[PROBLEM] Word for word, copy each record that comes after this.

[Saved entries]

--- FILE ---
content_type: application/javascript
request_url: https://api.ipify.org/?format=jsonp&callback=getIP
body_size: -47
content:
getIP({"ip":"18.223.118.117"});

[ANSWER TO THIS TASK]
--- FILE ---
content_type: application/javascript
request_url: https://api.ipify.org/?format=jsonp&callback=getIP
body_size: -47
content:
getIP({"ip":"18.223.118.117"});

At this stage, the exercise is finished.